Seki no Yama Kaikan (Seki Float Museum)
The Seki Juku Gion Summer Festival is a religious festival associated with Seki Shrine. It began around 1700 and is still held today over a two-day period in mid-July every year. The festival is distinguished by the use of tall floats known as yama, written with the kanji characters for “mountain car.” While 16 such floats used to take part in the festival when the town was at its most prosperous in the nineteenth century, that number has now gone down to four. Of those four, two are on display at Seki no Yama Kaikan.
These two-story-high floats can be more than 6 meters tall and weigh as much as 6 tons. Their heavy carved bases are made of oak, with an upper body of Japanese zelkova. A shaft for maneuvering can be attached to either end of the float, while the upper part of the structure can be rotated, depending on which direction the float needs to go. The floats were built to be as imposing as possible, filling up to 2.5 meters of the space they pass through (on a road that is only around 3 meters wide) and looming higher than the eaves of the houses they pass.

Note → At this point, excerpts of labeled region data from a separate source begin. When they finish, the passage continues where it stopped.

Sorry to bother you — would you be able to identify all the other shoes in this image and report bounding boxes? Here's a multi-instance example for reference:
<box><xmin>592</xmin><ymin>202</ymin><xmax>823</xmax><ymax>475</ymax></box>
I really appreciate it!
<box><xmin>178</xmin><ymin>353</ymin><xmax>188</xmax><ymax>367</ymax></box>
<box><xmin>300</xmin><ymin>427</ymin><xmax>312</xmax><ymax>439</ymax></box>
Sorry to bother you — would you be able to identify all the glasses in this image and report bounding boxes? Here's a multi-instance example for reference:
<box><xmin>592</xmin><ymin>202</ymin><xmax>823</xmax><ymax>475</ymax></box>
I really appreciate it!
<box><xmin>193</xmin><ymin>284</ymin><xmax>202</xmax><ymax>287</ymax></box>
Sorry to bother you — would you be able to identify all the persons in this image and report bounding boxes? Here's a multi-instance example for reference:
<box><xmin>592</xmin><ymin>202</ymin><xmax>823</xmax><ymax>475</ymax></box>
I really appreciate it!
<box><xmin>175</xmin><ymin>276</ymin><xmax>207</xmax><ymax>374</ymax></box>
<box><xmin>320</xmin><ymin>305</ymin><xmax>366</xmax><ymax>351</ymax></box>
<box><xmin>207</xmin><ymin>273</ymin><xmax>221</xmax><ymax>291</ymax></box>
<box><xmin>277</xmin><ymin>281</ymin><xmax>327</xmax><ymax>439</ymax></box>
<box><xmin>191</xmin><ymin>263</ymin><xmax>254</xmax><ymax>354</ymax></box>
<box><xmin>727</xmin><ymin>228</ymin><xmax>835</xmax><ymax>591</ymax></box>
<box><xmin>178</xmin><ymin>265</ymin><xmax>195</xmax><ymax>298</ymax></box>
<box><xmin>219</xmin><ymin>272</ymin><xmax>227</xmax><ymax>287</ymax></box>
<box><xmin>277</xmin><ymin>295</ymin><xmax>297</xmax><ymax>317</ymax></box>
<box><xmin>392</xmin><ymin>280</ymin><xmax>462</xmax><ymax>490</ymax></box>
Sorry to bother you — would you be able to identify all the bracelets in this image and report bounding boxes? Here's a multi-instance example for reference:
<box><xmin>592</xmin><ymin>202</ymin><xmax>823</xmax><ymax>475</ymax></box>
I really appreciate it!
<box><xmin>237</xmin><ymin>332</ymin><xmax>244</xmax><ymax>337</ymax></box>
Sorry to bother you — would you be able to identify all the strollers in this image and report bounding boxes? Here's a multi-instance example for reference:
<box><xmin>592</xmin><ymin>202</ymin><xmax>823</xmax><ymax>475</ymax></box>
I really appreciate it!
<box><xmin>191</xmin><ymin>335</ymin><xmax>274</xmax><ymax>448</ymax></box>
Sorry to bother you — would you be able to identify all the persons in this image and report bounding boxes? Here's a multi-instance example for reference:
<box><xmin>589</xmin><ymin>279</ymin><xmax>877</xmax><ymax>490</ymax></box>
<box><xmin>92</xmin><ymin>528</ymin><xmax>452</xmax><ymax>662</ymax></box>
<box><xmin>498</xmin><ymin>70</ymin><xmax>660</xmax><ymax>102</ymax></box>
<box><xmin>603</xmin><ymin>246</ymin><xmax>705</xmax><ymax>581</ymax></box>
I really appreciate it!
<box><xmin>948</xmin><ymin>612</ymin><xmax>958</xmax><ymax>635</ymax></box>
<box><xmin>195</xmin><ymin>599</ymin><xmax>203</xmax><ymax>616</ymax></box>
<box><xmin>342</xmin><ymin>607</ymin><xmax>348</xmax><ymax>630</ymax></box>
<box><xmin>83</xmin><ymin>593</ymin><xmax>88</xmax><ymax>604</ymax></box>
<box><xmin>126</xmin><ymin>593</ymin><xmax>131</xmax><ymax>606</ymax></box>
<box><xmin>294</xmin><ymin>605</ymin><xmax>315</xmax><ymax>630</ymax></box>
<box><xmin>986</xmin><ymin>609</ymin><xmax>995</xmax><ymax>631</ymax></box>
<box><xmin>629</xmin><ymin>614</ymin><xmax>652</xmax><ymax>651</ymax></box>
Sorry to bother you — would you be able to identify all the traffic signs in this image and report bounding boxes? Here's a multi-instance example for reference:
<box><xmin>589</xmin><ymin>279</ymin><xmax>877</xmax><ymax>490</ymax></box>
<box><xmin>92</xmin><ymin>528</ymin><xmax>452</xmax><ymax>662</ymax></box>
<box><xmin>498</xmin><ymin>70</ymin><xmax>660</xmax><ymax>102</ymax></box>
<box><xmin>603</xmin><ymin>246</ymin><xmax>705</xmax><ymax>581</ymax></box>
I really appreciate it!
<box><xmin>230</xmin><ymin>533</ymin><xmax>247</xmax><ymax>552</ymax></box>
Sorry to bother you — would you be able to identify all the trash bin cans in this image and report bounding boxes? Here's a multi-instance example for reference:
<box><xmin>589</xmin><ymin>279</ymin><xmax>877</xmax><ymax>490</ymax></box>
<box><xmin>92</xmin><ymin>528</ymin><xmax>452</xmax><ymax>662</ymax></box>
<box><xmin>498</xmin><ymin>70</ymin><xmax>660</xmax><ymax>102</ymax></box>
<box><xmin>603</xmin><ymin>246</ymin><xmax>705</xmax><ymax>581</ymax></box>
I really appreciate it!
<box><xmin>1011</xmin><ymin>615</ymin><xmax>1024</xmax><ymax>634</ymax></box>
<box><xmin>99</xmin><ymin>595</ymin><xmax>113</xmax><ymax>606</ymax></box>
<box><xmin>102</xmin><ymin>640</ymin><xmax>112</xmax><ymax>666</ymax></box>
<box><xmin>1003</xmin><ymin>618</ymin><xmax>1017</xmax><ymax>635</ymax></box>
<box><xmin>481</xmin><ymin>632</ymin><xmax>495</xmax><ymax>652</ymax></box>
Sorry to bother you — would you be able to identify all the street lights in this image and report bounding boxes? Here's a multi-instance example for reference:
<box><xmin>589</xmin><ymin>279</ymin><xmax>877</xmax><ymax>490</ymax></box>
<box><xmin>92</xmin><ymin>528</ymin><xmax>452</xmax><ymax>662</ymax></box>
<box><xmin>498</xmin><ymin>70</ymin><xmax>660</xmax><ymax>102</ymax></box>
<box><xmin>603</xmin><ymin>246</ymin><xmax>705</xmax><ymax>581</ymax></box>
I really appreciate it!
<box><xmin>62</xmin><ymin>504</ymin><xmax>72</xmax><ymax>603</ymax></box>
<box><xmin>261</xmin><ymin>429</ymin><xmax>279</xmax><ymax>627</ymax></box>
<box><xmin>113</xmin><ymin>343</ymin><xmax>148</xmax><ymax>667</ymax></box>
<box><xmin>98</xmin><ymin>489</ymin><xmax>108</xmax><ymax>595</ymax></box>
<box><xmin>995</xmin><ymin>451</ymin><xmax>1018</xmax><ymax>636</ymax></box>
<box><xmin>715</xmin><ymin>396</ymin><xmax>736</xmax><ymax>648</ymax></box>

The floats belong to associations representing different quarters of the town of Seki Juku. The two on display in the museum are from Nakamachi-Yonbancho and Kozaki. Decorated with gold leaf and lacquer and featuring a check-pattern washi paper roof, the Nakamachi-Yonbancho float is strikingly extravagant in appearance. Although shorter and plainer than that of Nakamachi-Yonbancho, the Kozaki float has a greater surface area, with a large protruding stage at the front for musicians to perform on.
The museum also features exhibits of the festival’s paraphernalia: the costumes of the four different float associations, the decorated paper lanterns, and the heavy embroidered curtains that adorn the back and sides of the floats.
A video with footage of the actual festival is available for viewing as well. It includes the “stage rotation” (butai-mawashi), when the upper parts of the floats are turned at high speed as the musicians play and the illuminated paper lanterns spin around furiously. Another noteworthy feature is the primitive humanoid robot (karakuri ningyo) of the Shinto priest clutching bundles of sasa bamboo grass on the upper story of the Kitaura float.
Seki no Yama Kaikan is open from 9 a.m. to 4:30 p.m. Tuesday through Sunday. There is a discount for purchasing a joint entry ticket to these three museums: the Seki no Yama Kaikan, the Sekijuku Hatago Tamaya Historical Museum, and the Seki Machinami Museum.